**Provided material:**
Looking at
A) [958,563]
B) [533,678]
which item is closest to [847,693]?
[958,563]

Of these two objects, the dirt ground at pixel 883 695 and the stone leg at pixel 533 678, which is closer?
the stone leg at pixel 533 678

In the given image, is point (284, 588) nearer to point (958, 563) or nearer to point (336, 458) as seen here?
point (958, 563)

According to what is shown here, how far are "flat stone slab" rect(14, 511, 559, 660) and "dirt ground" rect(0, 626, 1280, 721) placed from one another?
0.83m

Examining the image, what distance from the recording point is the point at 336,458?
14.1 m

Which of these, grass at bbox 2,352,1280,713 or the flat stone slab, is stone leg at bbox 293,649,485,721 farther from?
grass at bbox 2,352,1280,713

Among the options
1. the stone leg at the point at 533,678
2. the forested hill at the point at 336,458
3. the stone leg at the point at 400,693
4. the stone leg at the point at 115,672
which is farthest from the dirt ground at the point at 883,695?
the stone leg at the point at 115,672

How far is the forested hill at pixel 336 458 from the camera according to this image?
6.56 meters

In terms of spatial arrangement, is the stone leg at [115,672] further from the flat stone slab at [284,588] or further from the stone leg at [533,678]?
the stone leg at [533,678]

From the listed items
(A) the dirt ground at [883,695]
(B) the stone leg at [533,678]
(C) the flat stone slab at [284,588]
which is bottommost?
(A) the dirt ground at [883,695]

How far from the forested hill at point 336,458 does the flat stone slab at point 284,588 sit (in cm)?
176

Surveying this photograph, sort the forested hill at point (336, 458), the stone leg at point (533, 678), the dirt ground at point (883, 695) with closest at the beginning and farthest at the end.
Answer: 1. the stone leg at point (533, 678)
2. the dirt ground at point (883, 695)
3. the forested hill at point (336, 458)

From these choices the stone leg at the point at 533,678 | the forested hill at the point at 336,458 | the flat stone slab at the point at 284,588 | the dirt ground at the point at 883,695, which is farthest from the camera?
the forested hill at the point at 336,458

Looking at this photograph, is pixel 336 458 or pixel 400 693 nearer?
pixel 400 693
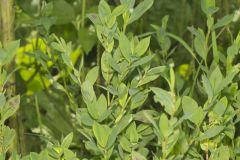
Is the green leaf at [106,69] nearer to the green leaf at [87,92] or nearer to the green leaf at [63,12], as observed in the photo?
the green leaf at [87,92]

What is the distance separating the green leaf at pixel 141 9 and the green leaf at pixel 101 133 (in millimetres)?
190

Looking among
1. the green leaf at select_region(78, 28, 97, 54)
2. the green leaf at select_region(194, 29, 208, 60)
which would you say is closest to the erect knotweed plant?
the green leaf at select_region(194, 29, 208, 60)

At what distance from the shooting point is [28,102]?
1889mm

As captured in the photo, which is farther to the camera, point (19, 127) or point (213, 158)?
point (19, 127)

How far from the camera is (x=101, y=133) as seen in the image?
92cm

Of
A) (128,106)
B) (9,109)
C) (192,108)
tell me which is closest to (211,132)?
(192,108)

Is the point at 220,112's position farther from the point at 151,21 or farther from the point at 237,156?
the point at 151,21

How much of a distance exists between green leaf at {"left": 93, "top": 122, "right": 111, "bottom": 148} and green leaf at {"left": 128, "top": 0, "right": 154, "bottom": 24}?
0.62 feet

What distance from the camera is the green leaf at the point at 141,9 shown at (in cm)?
101

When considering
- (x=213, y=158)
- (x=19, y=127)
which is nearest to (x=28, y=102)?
(x=19, y=127)

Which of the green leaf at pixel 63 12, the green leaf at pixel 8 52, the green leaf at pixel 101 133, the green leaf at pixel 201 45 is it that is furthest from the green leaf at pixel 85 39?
the green leaf at pixel 101 133

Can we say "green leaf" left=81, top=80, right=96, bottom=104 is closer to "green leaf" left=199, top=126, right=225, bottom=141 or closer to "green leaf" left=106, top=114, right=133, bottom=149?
"green leaf" left=106, top=114, right=133, bottom=149

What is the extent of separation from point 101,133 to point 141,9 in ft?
0.69

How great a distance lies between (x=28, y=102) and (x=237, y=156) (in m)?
0.89
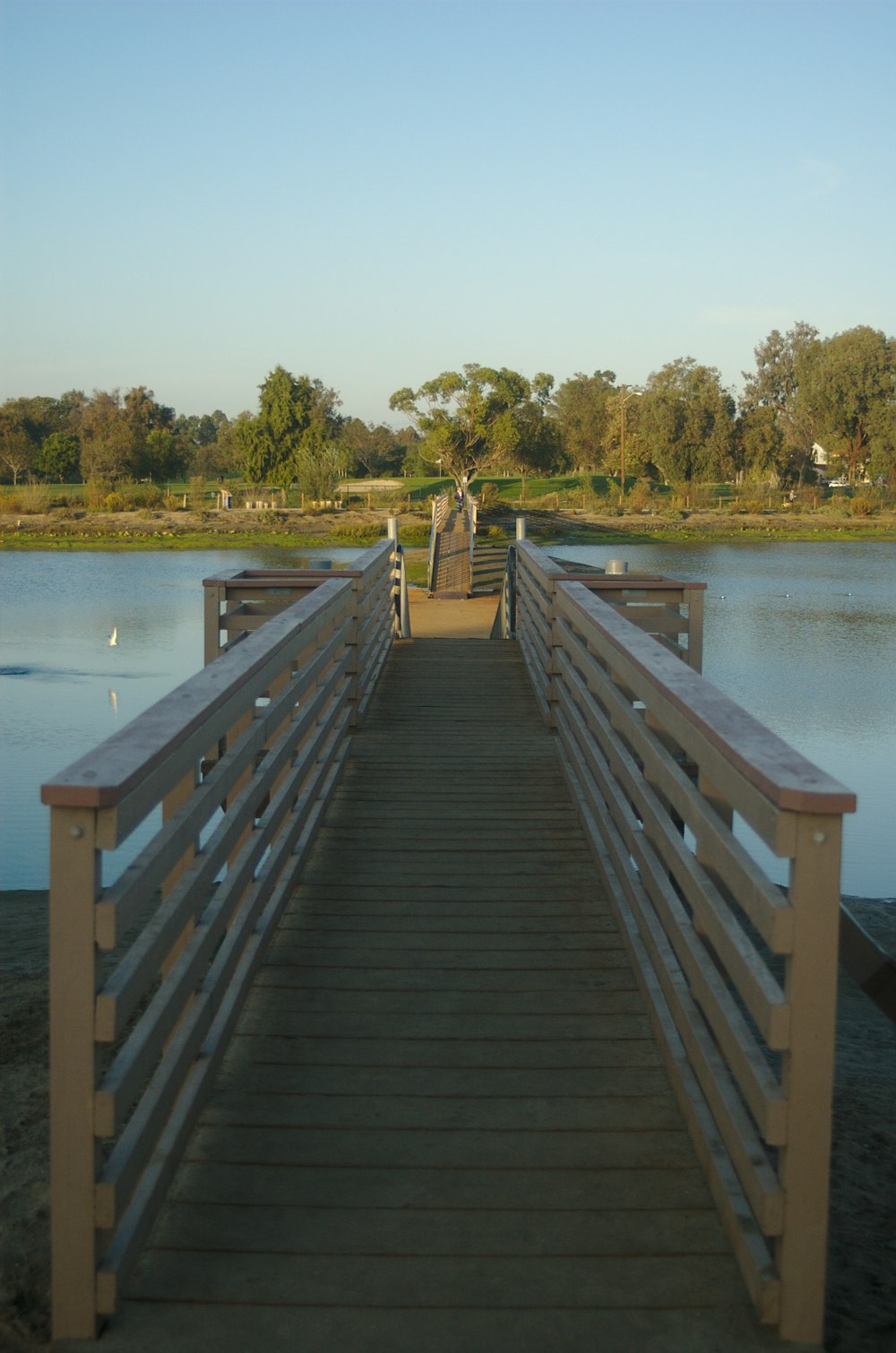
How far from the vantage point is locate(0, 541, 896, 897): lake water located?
45.9 ft

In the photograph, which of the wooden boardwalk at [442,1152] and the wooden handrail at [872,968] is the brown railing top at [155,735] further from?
the wooden handrail at [872,968]

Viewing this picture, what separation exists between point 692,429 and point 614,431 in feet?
36.0

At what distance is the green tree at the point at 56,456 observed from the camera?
78.5 metres

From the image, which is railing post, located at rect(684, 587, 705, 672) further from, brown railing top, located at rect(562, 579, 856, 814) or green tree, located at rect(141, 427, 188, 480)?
green tree, located at rect(141, 427, 188, 480)

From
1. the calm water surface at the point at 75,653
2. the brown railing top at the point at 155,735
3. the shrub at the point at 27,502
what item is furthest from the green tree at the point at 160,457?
the brown railing top at the point at 155,735

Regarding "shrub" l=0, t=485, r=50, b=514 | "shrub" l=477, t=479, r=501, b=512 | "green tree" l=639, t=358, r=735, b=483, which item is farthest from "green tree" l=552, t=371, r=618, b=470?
"shrub" l=0, t=485, r=50, b=514

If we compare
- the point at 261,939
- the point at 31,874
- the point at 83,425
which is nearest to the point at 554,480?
the point at 83,425

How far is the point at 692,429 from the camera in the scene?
64375 millimetres

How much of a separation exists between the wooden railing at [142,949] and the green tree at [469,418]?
6059 centimetres

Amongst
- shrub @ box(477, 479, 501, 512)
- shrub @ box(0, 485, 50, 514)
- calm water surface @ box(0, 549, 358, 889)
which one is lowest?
calm water surface @ box(0, 549, 358, 889)

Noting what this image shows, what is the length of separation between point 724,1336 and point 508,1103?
0.90m

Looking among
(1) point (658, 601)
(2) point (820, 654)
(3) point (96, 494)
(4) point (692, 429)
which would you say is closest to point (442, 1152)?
(1) point (658, 601)

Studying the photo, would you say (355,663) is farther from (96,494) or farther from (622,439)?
(622,439)

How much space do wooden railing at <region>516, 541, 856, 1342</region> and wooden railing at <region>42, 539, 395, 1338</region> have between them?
1.13 m
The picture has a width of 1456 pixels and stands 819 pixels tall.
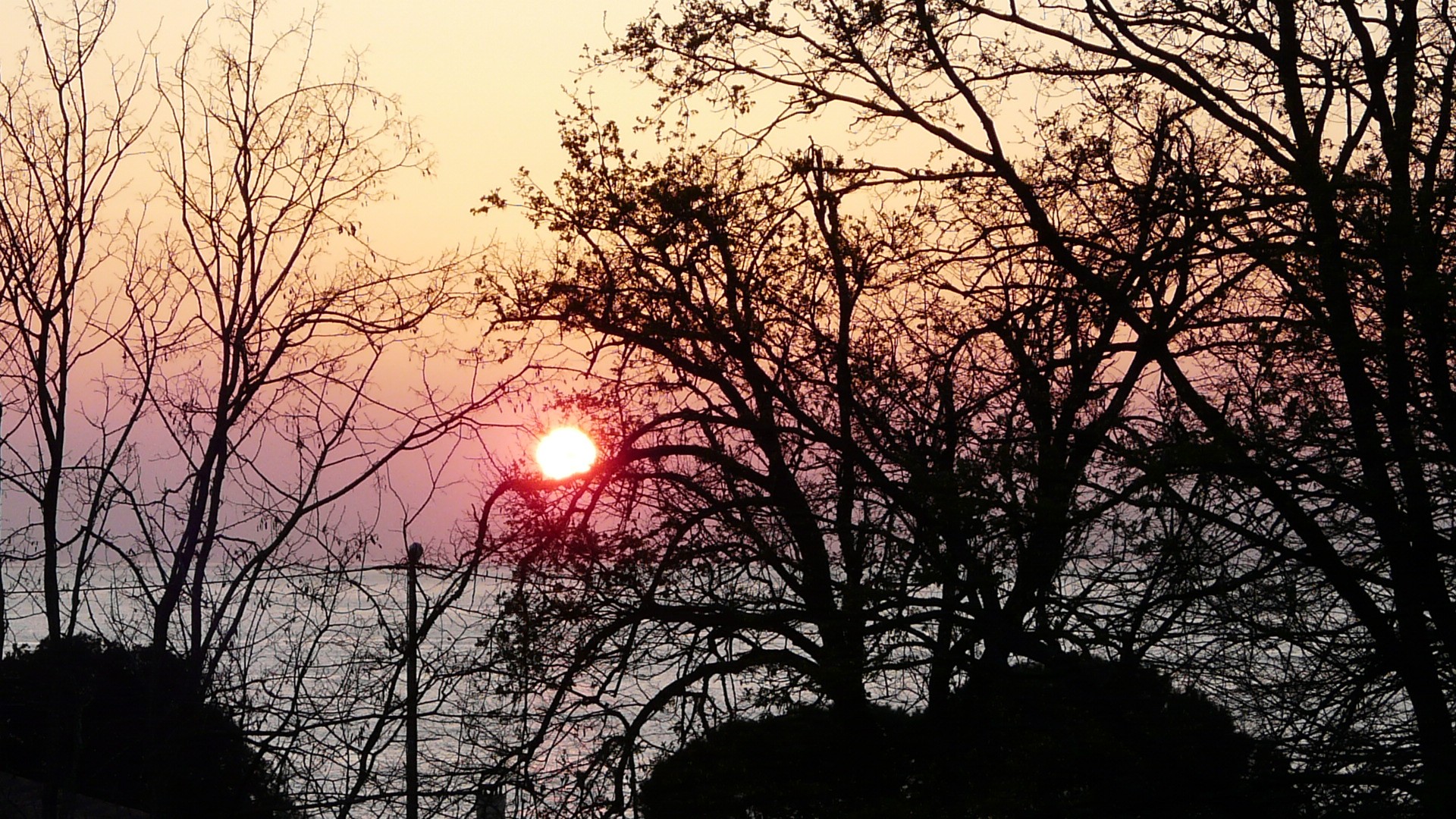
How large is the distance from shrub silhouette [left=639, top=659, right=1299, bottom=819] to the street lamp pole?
1.83 m

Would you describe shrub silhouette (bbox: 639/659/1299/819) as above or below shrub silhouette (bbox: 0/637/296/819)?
below

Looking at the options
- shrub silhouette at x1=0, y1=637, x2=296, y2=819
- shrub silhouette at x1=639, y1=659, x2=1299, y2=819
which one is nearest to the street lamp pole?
shrub silhouette at x1=0, y1=637, x2=296, y2=819

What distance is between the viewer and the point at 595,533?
362 inches

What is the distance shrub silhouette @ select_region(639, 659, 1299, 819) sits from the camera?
6.90 meters

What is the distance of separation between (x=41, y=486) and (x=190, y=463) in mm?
854

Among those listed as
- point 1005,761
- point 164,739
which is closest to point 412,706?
point 164,739

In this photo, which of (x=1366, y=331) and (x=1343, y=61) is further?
(x=1343, y=61)

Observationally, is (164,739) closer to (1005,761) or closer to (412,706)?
(412,706)

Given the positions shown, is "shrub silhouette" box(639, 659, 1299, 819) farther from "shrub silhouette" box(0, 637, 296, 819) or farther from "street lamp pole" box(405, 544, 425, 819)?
"shrub silhouette" box(0, 637, 296, 819)

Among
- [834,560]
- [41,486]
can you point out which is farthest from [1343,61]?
[41,486]

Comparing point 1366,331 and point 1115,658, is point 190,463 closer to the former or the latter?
point 1115,658

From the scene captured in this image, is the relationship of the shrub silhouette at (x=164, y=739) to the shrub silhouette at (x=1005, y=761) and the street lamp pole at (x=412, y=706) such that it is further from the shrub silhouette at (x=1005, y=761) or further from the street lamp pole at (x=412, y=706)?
the shrub silhouette at (x=1005, y=761)

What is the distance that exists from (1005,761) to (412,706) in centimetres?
332

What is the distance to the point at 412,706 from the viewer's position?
6.52m
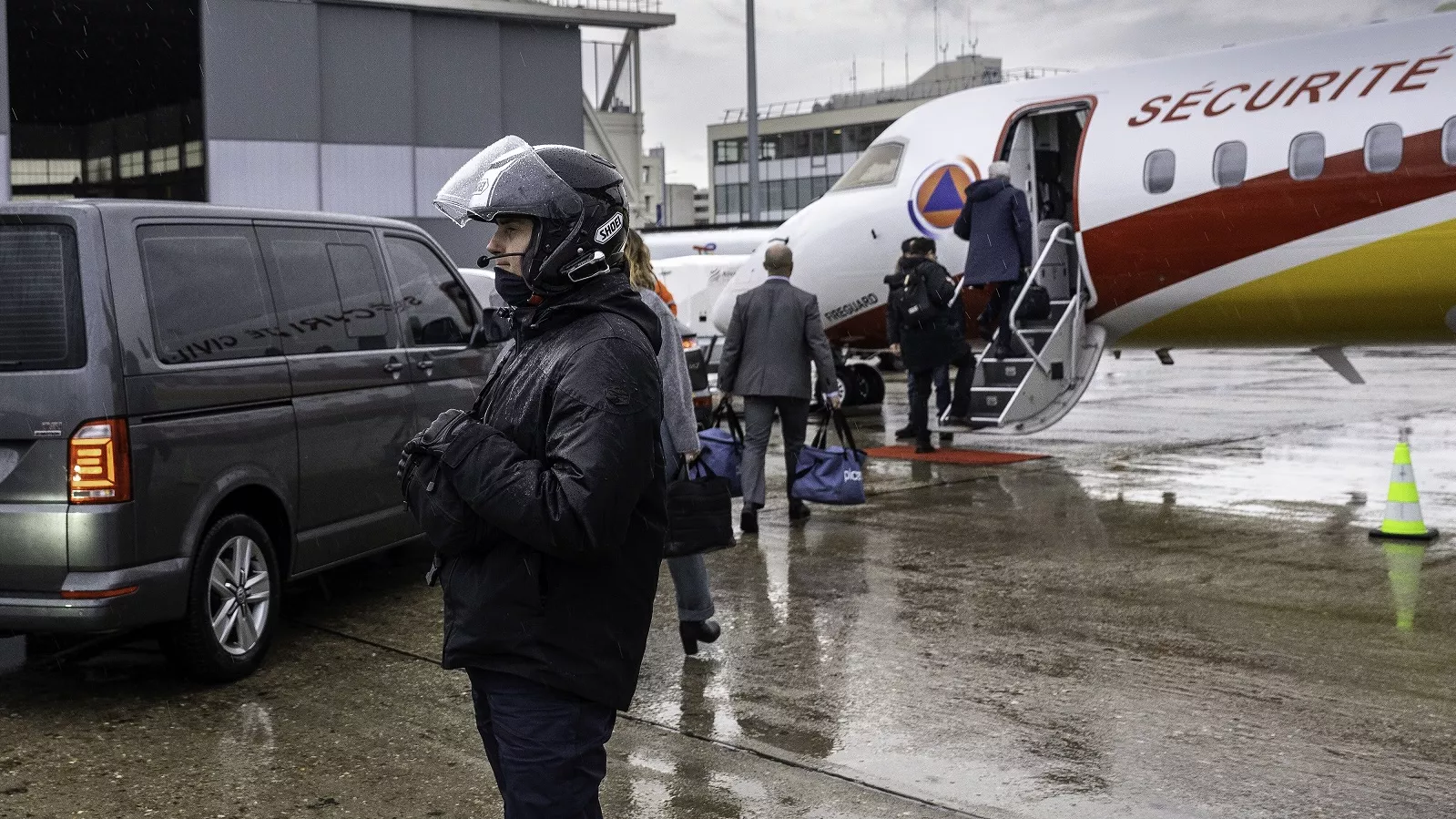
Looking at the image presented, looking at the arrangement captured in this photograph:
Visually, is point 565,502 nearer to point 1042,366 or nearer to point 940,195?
point 1042,366

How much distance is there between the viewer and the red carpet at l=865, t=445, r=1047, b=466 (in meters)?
12.6

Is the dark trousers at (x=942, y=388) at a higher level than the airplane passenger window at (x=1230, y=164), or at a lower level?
lower

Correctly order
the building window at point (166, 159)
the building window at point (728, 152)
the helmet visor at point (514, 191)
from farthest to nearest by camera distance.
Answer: the building window at point (728, 152) < the building window at point (166, 159) < the helmet visor at point (514, 191)

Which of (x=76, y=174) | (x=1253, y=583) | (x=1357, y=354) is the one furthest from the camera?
(x=76, y=174)

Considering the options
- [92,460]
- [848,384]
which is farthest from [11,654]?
[848,384]

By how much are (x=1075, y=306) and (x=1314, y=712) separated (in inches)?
319

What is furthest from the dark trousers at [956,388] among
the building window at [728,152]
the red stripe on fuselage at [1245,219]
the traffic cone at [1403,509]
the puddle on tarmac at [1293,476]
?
the building window at [728,152]

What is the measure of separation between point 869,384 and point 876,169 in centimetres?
341

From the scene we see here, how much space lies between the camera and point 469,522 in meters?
2.61

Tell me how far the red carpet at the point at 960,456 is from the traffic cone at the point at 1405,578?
4.26 meters

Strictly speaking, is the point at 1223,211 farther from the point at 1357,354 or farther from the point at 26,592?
the point at 1357,354

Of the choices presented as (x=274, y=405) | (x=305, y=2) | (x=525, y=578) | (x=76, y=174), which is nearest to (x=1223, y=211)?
(x=274, y=405)

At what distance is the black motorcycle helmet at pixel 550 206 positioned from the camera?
2721 millimetres

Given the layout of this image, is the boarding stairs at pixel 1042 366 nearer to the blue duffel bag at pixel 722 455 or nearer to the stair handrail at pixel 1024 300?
the stair handrail at pixel 1024 300
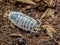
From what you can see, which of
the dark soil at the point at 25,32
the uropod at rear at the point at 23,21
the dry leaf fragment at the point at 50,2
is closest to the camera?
the dark soil at the point at 25,32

**Work to complete:**
Copy the records word for word, starting at the very beginning and ending at the line that contains "3. the forested hill at point (336, 458)", with that line included.

**Result below:**
Looking at
A) [958,563]
B) [533,678]
which item is closest to [847,693]?
[958,563]

Of these two objects, the dirt ground at pixel 883 695 and the stone leg at pixel 533 678, which is closer?
the stone leg at pixel 533 678

In the given image, is point (284, 588) nearer to point (958, 563) or nearer to point (336, 458) as seen here?
point (958, 563)

According to what is shown here, how far are "flat stone slab" rect(14, 511, 559, 660) and "dirt ground" rect(0, 626, 1280, 721) placed from one another?
0.83m

Examining the image, what distance from the recording point is the point at 336,458?
14.1 m

Which of these, grass at bbox 2,352,1280,713 or the flat stone slab, is stone leg at bbox 293,649,485,721 farther from?
grass at bbox 2,352,1280,713

Among the options
1. the stone leg at the point at 533,678
2. the forested hill at the point at 336,458
3. the stone leg at the point at 400,693
4. the stone leg at the point at 115,672
which is farthest from the dirt ground at the point at 883,695?
the stone leg at the point at 115,672

How far is the forested hill at pixel 336 458 from the camera according to this image?
6.56 meters

In terms of spatial arrangement, is the stone leg at [115,672] further from the flat stone slab at [284,588] or further from the stone leg at [533,678]?
the stone leg at [533,678]

From the listed items
(A) the dirt ground at [883,695]
(B) the stone leg at [533,678]
(C) the flat stone slab at [284,588]
which is bottommost?
(A) the dirt ground at [883,695]

How far from the forested hill at point 336,458 does the flat stone slab at point 284,588 sit (in cm)?
176

Surveying this photograph, sort the forested hill at point (336, 458), the stone leg at point (533, 678), the dirt ground at point (883, 695) with closest at the beginning and farthest at the end.
Answer: 1. the stone leg at point (533, 678)
2. the dirt ground at point (883, 695)
3. the forested hill at point (336, 458)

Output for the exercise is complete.